Europa-Parlament scheut Frauenpolitik

Heikle Themen in der Plenarsitzung abgewürgt / Ansonsten wurde ein tristes Bild der Situation von Frauen in Europa gezeichnet / Richtlinien zur Gleichbehandlung von Männern und Frauen verabschiedet  ■  Aus Straßburg Gitti Hentschel

„1975 haben wir Richtlinien über gleiche Entlohnung beschlossen. Mehr als zehn Jahre später sind sie immer noch nicht realisiert.“ Dies ist das Fazit der französischen Sozialistin Carole Tongue aus den Berichten des Frauenausschusses, die am Donnerstag nachmittag im Europaparlament (EP) in Straßburg erörtert wurden. Außerdem verabschiedete das EP mit Blick auf den angestrebten Binnenmarkt 1992 Richtlinien zur Gleichbehandlung von Männern und Frauen bei der sozialen Absicherung, mit denen eine EG-weite Vereinheitlichung gewährleistet werden soll. Der brisanteste Bericht über „Frauen und Gesundheit“ von der Regenbogenfraktion war überraschend am Montag von der Tagesordnung gestrichen worden. Der Bericht forderte nicht nur eine verbesserte Gesundheitsversorgung für Frauen und ihre Förderung insbesondere als Gynäkologinnen, sondern thematisierte auch die sexuelle Ausbeutung von Frauen durch Ärzte. Darüber hinaus sah er verstärkte Kontrollen für die Pharmaindustrie vor, unter anderem das Verbot, neue Medikamente außerhalb der eigenen Landesgrenzen zu erproben. Die verbliebenen Berichte über Frauen in Entscheidungsgremien und die Anwendung der EG-Richtlinien zeichneten EG-weit ein tristes Bild: Trotz Aktionsprogrammen zur Förderung von Chancengleichheit verdienen Frauen um 70 bis 75 Prozent weniger als Männer; die Arbeitslosigkeit nimmt bei den Frauen ständig zu. Es gibt keine Gesetze, die Frauen vor sexueller Belästigung am Arbeitsplatz schützen. Und in leitenden Positionen sind nicht einmal 15 Prozent Frauen vertreten. Dagegen erschienen die Änderungsvorstellungen des Frauenausschusses dürftig: Forderungen und Empfehlungen zur stärkeren Berücksichtigung von Frauen, ein neues Aktionsprogramm. Harte 50 zu 50 Quotenforderungen, die die Regenbogenfraktion aufstellte, scheiterten am Einspruch, insbesondere der Konservativen.

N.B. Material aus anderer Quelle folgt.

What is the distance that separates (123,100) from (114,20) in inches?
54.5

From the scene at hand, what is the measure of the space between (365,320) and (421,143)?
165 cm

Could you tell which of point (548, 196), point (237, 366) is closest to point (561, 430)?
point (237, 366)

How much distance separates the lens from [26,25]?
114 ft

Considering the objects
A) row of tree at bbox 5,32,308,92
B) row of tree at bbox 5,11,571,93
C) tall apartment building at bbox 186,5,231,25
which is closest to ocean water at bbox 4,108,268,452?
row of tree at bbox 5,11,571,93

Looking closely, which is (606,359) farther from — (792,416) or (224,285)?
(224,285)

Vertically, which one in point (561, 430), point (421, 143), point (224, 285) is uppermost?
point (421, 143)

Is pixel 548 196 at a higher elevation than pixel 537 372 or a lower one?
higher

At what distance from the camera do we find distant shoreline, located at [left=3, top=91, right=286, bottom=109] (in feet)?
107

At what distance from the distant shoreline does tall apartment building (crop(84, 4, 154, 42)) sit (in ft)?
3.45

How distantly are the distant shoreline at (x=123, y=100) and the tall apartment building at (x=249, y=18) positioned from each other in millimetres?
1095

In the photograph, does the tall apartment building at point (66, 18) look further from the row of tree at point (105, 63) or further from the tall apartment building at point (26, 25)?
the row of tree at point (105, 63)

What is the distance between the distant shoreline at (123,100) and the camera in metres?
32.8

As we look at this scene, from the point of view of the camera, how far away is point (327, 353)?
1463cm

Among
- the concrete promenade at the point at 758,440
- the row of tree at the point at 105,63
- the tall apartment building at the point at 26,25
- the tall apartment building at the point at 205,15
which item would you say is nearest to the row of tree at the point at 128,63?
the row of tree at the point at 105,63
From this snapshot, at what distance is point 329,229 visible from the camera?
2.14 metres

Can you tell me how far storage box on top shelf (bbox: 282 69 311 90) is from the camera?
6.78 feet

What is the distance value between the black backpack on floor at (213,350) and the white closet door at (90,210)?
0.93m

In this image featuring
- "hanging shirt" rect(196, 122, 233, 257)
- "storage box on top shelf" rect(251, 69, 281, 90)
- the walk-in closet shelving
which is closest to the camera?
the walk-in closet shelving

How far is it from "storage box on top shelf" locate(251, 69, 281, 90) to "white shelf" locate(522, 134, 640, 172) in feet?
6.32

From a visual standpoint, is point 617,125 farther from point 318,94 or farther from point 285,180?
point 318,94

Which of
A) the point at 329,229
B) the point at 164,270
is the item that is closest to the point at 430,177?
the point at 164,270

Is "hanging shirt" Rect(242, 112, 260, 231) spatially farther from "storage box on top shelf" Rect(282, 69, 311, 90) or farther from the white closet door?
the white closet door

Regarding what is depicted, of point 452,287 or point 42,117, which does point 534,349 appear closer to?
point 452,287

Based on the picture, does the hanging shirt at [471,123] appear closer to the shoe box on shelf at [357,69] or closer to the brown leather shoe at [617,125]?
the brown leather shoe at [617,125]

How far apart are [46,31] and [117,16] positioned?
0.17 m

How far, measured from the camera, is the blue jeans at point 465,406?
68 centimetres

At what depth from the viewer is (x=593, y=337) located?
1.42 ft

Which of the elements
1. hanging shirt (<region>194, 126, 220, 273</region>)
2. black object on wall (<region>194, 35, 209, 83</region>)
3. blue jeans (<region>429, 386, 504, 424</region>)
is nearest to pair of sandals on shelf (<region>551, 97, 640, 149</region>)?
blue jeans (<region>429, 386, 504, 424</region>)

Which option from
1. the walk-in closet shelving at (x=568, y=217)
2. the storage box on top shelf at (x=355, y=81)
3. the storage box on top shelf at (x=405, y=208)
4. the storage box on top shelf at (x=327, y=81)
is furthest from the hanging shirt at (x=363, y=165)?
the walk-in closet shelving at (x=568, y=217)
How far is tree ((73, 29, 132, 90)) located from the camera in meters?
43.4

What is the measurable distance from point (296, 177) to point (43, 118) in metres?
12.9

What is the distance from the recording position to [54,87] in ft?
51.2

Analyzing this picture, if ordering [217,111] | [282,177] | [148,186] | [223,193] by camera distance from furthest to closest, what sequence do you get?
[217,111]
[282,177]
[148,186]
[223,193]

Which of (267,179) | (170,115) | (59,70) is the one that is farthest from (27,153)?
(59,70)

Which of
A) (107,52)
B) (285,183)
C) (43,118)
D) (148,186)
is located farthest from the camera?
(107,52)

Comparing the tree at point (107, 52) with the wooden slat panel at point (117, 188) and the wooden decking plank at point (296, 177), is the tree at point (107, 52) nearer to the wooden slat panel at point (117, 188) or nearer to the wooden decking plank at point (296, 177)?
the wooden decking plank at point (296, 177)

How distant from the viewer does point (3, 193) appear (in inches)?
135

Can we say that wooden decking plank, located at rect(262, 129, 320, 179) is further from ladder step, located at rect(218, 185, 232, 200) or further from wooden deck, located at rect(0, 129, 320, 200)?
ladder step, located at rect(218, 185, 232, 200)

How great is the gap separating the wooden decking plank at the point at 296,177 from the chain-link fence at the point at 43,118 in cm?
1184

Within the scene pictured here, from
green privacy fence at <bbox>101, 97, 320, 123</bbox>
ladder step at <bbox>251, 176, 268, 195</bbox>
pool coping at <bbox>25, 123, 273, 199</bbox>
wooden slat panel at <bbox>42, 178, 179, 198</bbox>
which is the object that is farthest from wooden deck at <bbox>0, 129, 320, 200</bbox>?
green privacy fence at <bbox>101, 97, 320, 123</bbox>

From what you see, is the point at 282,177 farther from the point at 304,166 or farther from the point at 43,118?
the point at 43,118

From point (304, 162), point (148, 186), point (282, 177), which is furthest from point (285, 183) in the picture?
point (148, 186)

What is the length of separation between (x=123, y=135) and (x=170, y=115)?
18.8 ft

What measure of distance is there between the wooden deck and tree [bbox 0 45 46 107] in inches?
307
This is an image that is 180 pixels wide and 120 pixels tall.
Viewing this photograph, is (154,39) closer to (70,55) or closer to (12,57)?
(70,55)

Halbherzig auch die beschlossenen Richtlinien, nach denen die soziale Absicherung von Männern und Frauen gleich und EG -einheitlich geregelt werden soll. Zwar gilt als Ziel die „Individualisierung“ aller Ansprüche. Doch die konkreten Richtlinien sehen erst einmal nur eine Gleichstellung von Männern und Frauen - etwa beim Rentenalter - vor; so, als gebe es keinen unterschiedlichen sozialen Hintergrund bei Männern und Frauen.